Judges Demand

Can you seize a vehicle to repay commercial rent under Common Law?

Published On: 4th July 2013

If the commercial property in question is covered by a lease, then the landlord may choose to use the Common Law of distress for rent (also known as distraint) to seize items belonging to the tenant, provided the tenant is in arrears with his rent.

Distress for rent
Distress for rent is normally undertaken by a Certificated Bailiff. Provided the goods are not exempt from seizure, then any goods on the demised premises may be seized and sold to recover the amount owed. If any goods belonging to third parties are seized, the third party must submit a written declaration of ownership to the landlord, stating that the goods are exempt from seizure.
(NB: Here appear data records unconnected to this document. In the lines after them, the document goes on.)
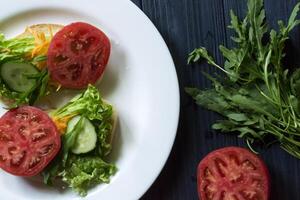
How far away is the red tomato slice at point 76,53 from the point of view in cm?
236

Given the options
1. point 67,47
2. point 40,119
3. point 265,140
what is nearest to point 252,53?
point 265,140

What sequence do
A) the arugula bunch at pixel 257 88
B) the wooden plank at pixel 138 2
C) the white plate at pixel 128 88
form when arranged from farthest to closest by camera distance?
1. the wooden plank at pixel 138 2
2. the white plate at pixel 128 88
3. the arugula bunch at pixel 257 88

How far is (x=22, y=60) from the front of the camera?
2.39 meters

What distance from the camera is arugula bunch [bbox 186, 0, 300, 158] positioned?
2.30 meters

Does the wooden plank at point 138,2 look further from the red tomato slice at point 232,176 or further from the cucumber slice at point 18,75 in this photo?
the red tomato slice at point 232,176

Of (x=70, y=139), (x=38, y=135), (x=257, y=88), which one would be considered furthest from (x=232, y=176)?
(x=38, y=135)

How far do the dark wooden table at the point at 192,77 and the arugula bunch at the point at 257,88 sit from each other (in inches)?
2.8

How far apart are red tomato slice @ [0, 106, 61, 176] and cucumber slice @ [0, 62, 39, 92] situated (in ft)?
0.44

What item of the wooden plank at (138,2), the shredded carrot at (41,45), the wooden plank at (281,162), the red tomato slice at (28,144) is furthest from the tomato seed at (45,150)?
the wooden plank at (281,162)

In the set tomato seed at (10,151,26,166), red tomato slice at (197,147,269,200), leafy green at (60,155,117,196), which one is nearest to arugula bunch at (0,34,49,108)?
tomato seed at (10,151,26,166)

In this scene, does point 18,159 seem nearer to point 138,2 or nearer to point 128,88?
point 128,88

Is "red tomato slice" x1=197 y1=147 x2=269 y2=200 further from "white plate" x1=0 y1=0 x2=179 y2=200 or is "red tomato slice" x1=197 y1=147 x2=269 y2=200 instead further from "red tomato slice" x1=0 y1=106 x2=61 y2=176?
"red tomato slice" x1=0 y1=106 x2=61 y2=176

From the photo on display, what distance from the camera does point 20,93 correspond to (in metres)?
2.39

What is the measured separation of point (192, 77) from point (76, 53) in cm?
55
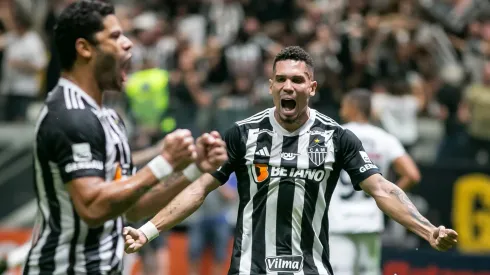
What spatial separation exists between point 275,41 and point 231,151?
31.2ft

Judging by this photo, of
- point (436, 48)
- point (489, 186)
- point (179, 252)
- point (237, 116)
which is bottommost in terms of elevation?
point (179, 252)

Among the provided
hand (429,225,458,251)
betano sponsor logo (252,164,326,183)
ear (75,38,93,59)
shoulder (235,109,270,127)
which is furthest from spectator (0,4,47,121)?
ear (75,38,93,59)

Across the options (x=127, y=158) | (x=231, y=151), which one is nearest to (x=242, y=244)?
(x=231, y=151)

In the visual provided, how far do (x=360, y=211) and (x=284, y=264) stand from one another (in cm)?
389

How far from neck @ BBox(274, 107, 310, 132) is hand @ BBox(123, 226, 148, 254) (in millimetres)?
1343

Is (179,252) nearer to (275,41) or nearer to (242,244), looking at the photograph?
(275,41)

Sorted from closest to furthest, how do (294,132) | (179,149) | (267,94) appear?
(179,149) < (294,132) < (267,94)

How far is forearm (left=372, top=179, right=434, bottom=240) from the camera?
21.1 ft

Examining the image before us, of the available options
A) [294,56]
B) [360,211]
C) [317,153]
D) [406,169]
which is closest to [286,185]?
[317,153]

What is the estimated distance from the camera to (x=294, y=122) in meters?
6.66

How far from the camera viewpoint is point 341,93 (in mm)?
14641

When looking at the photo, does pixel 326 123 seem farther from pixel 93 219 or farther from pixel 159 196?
pixel 93 219

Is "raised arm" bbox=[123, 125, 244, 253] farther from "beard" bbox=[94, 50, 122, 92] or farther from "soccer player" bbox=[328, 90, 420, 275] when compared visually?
"soccer player" bbox=[328, 90, 420, 275]

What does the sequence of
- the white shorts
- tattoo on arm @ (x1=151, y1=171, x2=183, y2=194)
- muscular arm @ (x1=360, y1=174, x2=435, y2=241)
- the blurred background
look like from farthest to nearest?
the blurred background → the white shorts → muscular arm @ (x1=360, y1=174, x2=435, y2=241) → tattoo on arm @ (x1=151, y1=171, x2=183, y2=194)
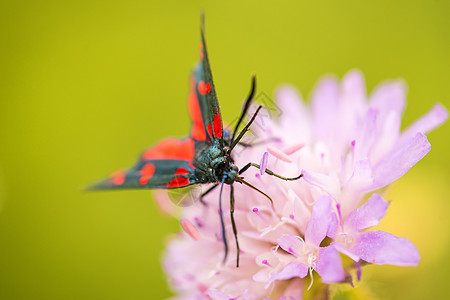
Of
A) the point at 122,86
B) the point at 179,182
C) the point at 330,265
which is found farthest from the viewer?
the point at 122,86

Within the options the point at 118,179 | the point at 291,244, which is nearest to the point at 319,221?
the point at 291,244

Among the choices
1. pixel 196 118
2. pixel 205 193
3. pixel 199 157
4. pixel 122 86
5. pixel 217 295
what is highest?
pixel 122 86

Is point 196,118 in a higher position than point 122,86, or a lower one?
lower

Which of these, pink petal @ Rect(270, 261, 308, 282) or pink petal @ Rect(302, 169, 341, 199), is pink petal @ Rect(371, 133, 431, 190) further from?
pink petal @ Rect(270, 261, 308, 282)

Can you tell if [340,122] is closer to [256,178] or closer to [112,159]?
[256,178]

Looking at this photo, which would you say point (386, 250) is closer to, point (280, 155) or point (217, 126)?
point (280, 155)

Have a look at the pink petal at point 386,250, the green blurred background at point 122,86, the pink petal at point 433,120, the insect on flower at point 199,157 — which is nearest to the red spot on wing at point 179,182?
the insect on flower at point 199,157

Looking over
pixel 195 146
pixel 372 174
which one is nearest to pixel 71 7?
pixel 195 146
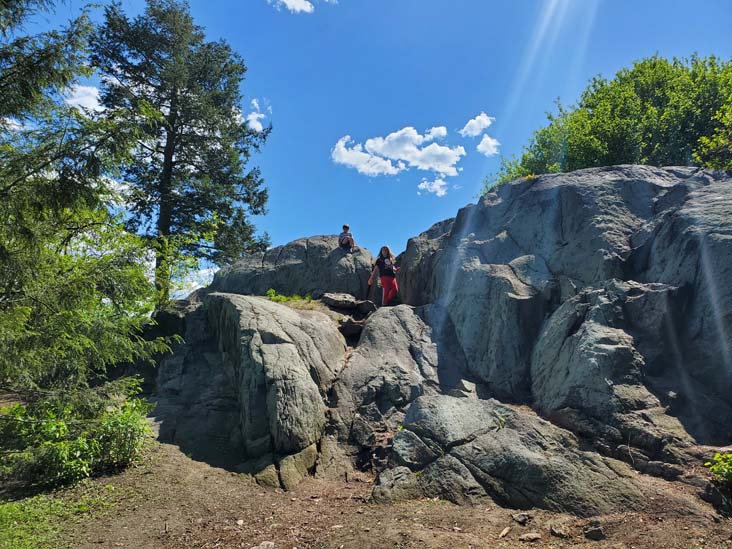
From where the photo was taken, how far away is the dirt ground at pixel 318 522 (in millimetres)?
5898

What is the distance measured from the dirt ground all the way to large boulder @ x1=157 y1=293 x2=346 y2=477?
1148 millimetres

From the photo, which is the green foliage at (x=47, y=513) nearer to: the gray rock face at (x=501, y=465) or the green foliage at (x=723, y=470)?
the gray rock face at (x=501, y=465)

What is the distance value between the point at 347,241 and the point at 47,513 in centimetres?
1346

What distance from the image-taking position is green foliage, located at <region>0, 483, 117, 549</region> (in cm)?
589

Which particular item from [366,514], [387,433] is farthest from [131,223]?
Result: [366,514]

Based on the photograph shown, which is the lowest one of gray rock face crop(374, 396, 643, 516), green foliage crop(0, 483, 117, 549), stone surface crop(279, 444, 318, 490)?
green foliage crop(0, 483, 117, 549)

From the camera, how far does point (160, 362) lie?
39.7 feet

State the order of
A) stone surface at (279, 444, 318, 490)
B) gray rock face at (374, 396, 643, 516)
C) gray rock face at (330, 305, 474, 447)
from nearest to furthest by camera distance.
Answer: gray rock face at (374, 396, 643, 516)
stone surface at (279, 444, 318, 490)
gray rock face at (330, 305, 474, 447)

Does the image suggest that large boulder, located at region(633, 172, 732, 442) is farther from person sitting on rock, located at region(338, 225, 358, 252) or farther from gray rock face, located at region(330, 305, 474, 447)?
person sitting on rock, located at region(338, 225, 358, 252)

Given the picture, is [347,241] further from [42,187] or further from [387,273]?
[42,187]

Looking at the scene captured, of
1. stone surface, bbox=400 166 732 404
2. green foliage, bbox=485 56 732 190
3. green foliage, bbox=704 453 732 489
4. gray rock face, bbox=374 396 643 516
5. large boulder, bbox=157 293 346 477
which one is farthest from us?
green foliage, bbox=485 56 732 190

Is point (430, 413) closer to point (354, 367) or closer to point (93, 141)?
point (354, 367)

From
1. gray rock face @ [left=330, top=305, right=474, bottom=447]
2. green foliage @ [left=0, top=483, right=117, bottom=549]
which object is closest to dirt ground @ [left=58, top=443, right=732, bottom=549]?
green foliage @ [left=0, top=483, right=117, bottom=549]

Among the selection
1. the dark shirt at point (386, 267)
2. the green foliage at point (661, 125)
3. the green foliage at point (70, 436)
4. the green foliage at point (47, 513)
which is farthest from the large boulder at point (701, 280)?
the green foliage at point (661, 125)
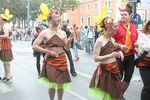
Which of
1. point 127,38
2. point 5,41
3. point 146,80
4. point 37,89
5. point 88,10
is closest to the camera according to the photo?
point 146,80

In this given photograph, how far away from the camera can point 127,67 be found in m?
7.90

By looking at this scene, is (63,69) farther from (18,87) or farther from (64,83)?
(18,87)

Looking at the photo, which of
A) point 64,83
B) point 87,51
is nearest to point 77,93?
point 64,83

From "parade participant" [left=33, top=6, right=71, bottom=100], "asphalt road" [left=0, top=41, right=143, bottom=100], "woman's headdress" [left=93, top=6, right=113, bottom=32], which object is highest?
"woman's headdress" [left=93, top=6, right=113, bottom=32]

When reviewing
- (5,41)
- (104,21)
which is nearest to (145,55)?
(104,21)

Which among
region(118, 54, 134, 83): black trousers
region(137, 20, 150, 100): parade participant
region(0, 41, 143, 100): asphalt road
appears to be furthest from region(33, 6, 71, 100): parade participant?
region(0, 41, 143, 100): asphalt road

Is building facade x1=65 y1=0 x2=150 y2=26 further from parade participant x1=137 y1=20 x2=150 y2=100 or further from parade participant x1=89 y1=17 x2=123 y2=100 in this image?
parade participant x1=89 y1=17 x2=123 y2=100

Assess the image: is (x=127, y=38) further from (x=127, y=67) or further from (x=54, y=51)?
(x=54, y=51)

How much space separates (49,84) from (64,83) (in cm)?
25

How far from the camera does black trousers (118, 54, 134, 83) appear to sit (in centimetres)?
783

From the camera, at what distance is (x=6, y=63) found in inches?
430

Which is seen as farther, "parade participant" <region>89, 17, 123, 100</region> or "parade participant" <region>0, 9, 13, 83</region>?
"parade participant" <region>0, 9, 13, 83</region>

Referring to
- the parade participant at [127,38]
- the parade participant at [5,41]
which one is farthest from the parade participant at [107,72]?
the parade participant at [5,41]

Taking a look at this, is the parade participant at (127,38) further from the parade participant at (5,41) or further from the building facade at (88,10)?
the building facade at (88,10)
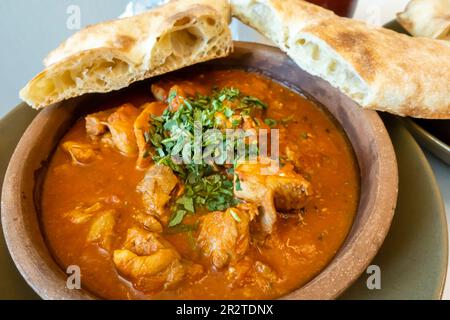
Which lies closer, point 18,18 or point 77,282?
point 77,282

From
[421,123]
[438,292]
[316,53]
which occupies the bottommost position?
[438,292]

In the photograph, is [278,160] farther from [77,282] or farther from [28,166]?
[28,166]

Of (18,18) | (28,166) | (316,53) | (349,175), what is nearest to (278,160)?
(349,175)

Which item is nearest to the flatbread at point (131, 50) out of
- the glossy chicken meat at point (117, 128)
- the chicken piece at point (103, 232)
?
the glossy chicken meat at point (117, 128)

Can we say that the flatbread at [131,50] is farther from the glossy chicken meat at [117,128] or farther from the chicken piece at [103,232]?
the chicken piece at [103,232]

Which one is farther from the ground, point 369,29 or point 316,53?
point 369,29

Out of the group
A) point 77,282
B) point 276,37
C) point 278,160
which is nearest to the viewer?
point 77,282

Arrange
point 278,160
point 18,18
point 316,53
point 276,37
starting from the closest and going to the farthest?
1. point 278,160
2. point 316,53
3. point 276,37
4. point 18,18

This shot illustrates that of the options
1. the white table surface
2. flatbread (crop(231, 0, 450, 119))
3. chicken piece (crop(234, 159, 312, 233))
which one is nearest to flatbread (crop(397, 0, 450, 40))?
flatbread (crop(231, 0, 450, 119))

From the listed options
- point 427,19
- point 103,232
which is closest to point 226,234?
point 103,232
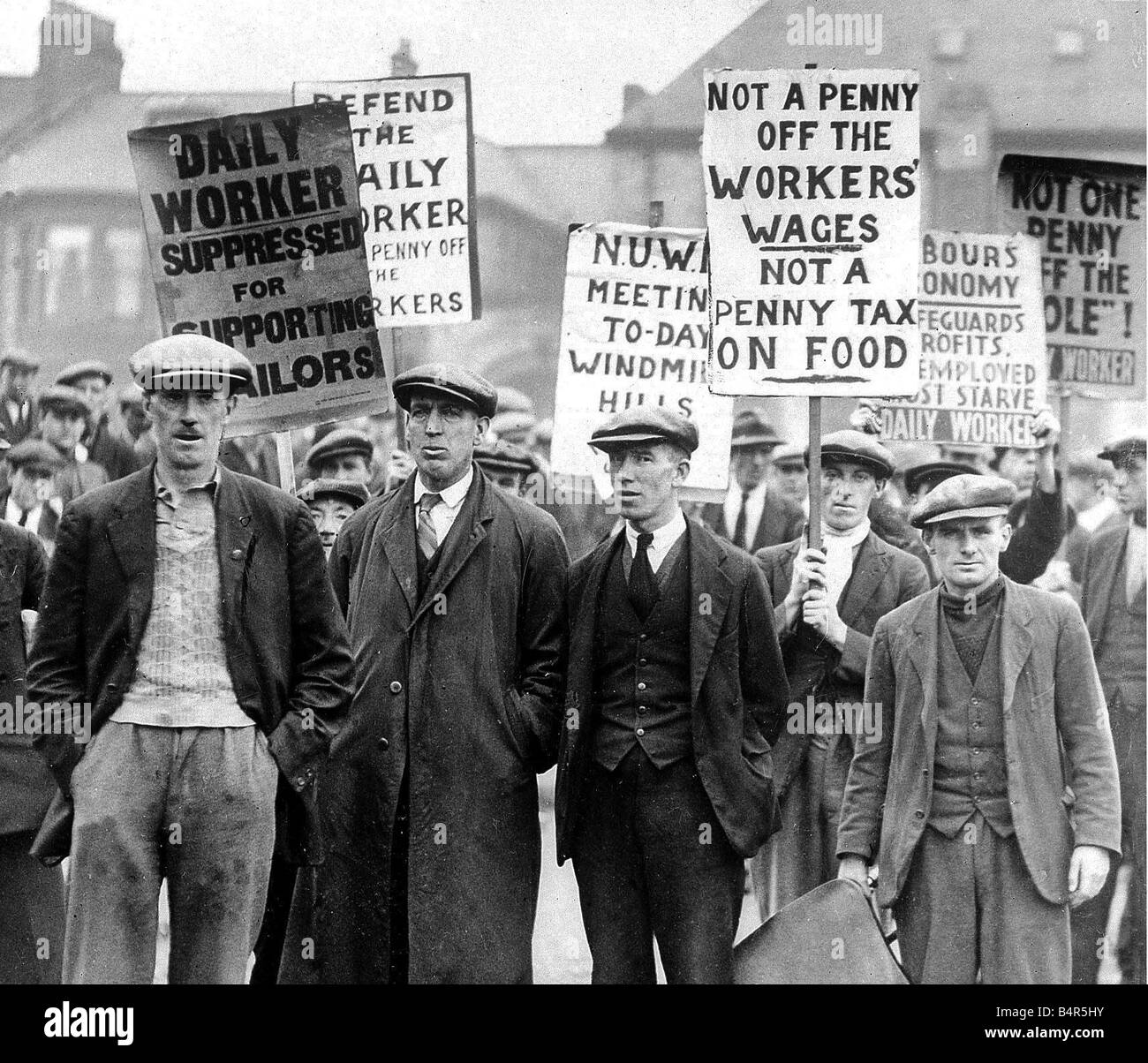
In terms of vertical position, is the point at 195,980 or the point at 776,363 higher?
the point at 776,363

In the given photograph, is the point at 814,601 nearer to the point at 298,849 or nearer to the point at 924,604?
the point at 924,604

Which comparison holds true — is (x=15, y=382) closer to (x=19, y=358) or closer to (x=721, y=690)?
(x=19, y=358)

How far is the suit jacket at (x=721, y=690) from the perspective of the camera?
5.64m

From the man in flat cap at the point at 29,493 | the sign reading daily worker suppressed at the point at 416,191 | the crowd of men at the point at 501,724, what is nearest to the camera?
the crowd of men at the point at 501,724

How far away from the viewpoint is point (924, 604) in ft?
20.2

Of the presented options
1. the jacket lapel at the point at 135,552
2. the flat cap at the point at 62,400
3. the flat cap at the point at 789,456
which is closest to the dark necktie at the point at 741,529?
the flat cap at the point at 789,456

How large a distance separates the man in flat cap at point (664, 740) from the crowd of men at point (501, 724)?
0.01 m

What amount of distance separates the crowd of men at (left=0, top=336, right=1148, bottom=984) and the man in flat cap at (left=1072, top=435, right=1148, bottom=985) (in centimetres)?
41

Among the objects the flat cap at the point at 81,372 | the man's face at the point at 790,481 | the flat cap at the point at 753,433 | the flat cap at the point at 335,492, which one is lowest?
the flat cap at the point at 335,492

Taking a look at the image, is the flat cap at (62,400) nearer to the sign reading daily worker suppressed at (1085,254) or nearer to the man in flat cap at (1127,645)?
the sign reading daily worker suppressed at (1085,254)

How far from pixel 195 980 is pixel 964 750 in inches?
103

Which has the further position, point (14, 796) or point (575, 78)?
point (575, 78)

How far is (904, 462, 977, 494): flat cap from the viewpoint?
22.9 ft
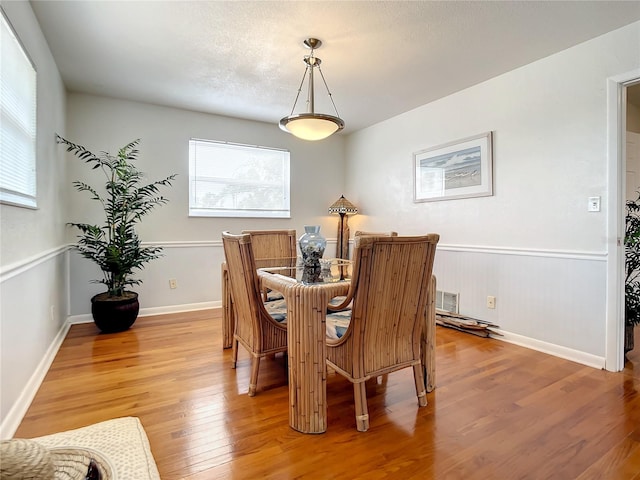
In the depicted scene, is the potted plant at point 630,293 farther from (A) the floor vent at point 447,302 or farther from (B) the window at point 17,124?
(B) the window at point 17,124

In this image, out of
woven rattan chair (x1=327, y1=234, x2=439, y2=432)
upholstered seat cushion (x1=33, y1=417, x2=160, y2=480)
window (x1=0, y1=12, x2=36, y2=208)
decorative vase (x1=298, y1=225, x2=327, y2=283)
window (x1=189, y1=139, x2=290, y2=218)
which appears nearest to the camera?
upholstered seat cushion (x1=33, y1=417, x2=160, y2=480)

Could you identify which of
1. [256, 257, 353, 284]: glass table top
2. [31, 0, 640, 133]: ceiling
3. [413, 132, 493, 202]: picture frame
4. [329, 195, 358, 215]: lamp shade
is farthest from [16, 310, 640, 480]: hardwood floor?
[329, 195, 358, 215]: lamp shade

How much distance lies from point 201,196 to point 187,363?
86.4 inches

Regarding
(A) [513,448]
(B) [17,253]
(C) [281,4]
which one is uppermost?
(C) [281,4]

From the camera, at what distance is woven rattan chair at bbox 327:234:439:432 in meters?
1.51

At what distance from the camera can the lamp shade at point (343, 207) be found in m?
4.56

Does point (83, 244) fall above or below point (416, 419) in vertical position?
above

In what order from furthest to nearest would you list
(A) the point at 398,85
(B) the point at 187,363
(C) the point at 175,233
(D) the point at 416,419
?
1. (C) the point at 175,233
2. (A) the point at 398,85
3. (B) the point at 187,363
4. (D) the point at 416,419

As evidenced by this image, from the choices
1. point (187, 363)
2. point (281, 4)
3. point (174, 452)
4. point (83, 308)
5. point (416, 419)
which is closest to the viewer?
point (174, 452)

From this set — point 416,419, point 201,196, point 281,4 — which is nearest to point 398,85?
point 281,4

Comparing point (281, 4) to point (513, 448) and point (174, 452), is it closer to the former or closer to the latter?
point (174, 452)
If the landlord believes that there are other assets belonging to the tenant stored elsewhere, he will need to take court action to obtain a judgment in order to be able to seize those.

Seizing vehicles
So, what about the case of a company van, for example, parked outside the office or warehouse of the limited company tenant?

A van belonging to the tenant is definitely seizeable when enforcing a judgment – providing that the tenant is not a sole trader who has exclusive use of the van and can demonstrate it is exempt as a tool of the trade.

However, if the landlord is using the Common Law remedy of distress for rent, it will depend on whether the land where the van is parked forms part of the demised premises.

Demised premises
The term “demised premises” means the property covered by the lease. It will normally be clearly defined in the lease, especially if the lease contains clauses relating to maintenance and repair that needs to be undertaken by either party. The demised premises may cover the interior only, or the interior plus the exterior walls. In some cases, it may also include land, such as a car park.

However, if the land where the van is parked is not included in the definition of the demised premises, then the van may not be seized or removed under Common Law.

If the landlord claims the lease does include the land, the Certificated Bailiff would be well advised to make sure this is the case, before applying wheel clamps!

But, when the vehicle is unequivocally parked within the demised premises, for example in a loading bay, then it can be seized.

The Common Law remedy of distress for rent will be replaced by CRAR – Commercial Rent Arrears Recovery – when Part 3 of the Tribunals and Courts Act 2007 is brought into force. We believe this is likely to happen in 2014.